READING TEXT →
++++++++++
C.C.E., RAIGAD Vs. M/S. ISPAT METALLICS INDUSTRIES LTD.&ORS
Supreme Court of India (Division Bench (DB)- Two Judge)
Appeal (Civil), 2562 of 2008, Judgment Date: May 06, 2016
REPORTABLE
IN THE SUPREME COURT OF INDIA
CIVIL APPELLATE JURISDICTION
CIVIL APPEAL NO. 2562 OF 2008
COMMISSIONER OF CENTRAL EXCISE,
RAIGAD ....APPELLANT
VERSUS
M/S. ISPAT METALLICS INDUSTRIES
LTD. & ORS. ….RESPONDENTS
WITH
CIVIL APPEAL NO.8557 OF 2015
J U D G M E N T
R.F. Nariman, J.
1. Two appeals have been filed from a common decision of CESTAT dated
11.10.2005, whereby the Tribunal has upset the order of the Commissioner,
confirming various duty demands, penalty and interest.
2. The brief facts necessary in order to appreciate the controversy at
hand, taken from C.A. No.2562 of 2008, are as follows.
3. M/s. Ispat Industries Limited (hereinafter referred to as the “IIL”)
is engaged in the manufacture of HR coils, sheets, plates, etc., which are
cleared on payment of duty of excise. In the manufacture of such goods, it
avails credit on inputs such as iron ore pellets. Adjacent to its plant,
another group company, namely, M/s. Ispat Metallics Industries Ltd.
++++++++++
STORED DATA →
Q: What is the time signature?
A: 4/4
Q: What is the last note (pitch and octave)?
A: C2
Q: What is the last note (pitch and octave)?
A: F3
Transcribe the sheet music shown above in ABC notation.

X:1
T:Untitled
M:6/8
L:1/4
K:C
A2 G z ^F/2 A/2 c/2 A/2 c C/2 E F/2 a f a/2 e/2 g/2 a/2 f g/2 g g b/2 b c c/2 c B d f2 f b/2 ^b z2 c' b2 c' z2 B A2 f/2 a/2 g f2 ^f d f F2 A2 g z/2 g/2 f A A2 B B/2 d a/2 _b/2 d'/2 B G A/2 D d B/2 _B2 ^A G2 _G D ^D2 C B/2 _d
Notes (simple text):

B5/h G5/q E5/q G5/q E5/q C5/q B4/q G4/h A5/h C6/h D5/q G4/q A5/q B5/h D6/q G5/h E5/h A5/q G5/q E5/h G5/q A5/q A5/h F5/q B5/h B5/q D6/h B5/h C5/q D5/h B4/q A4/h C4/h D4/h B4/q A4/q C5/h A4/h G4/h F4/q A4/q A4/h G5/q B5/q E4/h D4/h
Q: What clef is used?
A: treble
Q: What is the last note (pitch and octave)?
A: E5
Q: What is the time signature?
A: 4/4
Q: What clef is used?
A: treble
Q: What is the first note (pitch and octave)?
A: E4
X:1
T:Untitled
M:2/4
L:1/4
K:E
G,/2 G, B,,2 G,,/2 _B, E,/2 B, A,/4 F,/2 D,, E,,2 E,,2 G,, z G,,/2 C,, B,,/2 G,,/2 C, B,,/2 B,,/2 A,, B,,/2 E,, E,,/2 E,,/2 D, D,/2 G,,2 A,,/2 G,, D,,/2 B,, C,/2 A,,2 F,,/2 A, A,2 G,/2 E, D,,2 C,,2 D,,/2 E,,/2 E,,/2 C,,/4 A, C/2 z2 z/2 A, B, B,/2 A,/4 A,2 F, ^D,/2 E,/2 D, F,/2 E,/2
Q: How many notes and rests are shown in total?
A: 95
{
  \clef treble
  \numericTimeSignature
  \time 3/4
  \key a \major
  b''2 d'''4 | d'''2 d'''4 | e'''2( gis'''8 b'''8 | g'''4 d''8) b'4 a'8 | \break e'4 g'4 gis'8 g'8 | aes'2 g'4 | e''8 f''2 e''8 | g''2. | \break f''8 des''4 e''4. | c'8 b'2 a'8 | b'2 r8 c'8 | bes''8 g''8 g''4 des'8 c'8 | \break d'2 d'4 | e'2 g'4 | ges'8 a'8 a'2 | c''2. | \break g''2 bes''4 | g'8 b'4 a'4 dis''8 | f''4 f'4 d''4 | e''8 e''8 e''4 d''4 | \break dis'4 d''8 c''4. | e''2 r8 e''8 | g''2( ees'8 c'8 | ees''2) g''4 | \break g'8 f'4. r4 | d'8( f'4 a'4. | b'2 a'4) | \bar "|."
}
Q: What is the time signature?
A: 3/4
++++++++++
REQUIREMENTS →
[A] Please copy out the part of the excise judgment that opens with the words containing "1. Two appeals" and closes with "penalty and interest.".
[B] According to the excise judgment, why does paragraph 2 set out the brief facts, and from which appeal are they taken?
[C] Carry the excise judgment forward from the point where it stops.

EXERCISE ANSWERS →
[A]
1. Two appeals have been filed from a common decision of CESTAT dated
11.10.2005, whereby the Tribunal has upset the order of the Commissioner,
confirming various duty demands, penalty and interest.

[B] The brief facts are set out so that the controversy at hand can be appreciated. They are taken from C.A. No.2562 of 2008.

[C]
(hereinafter referred to as the “IMIL”) also has a factory in which pig
iron and molten metal are manufactured. The principal raw material for
manufacture for both these companies is iron ore pellets. The said pellets
were purchased from Mandovi Pellets and Essar Steel Limited. These were
carried to the factory of IIL. Credit was availed by IIL of the duty paid
on the entire quantity so procured. As and when required by the sister
company IMIL, pellets were transferred through a conveyor from IIL’s plant
to IMIL’s premises under cover of an invoice and on reversing an amount
equal to the Cenvat credit availed on inputs that were so transferred. In
addition to such invoices, IIL also raised debit notes on IMIL for
recovering actual expenditure incurred by it in relation to the procuring
of such iron ore pellets, such as bank commission, interest, etc.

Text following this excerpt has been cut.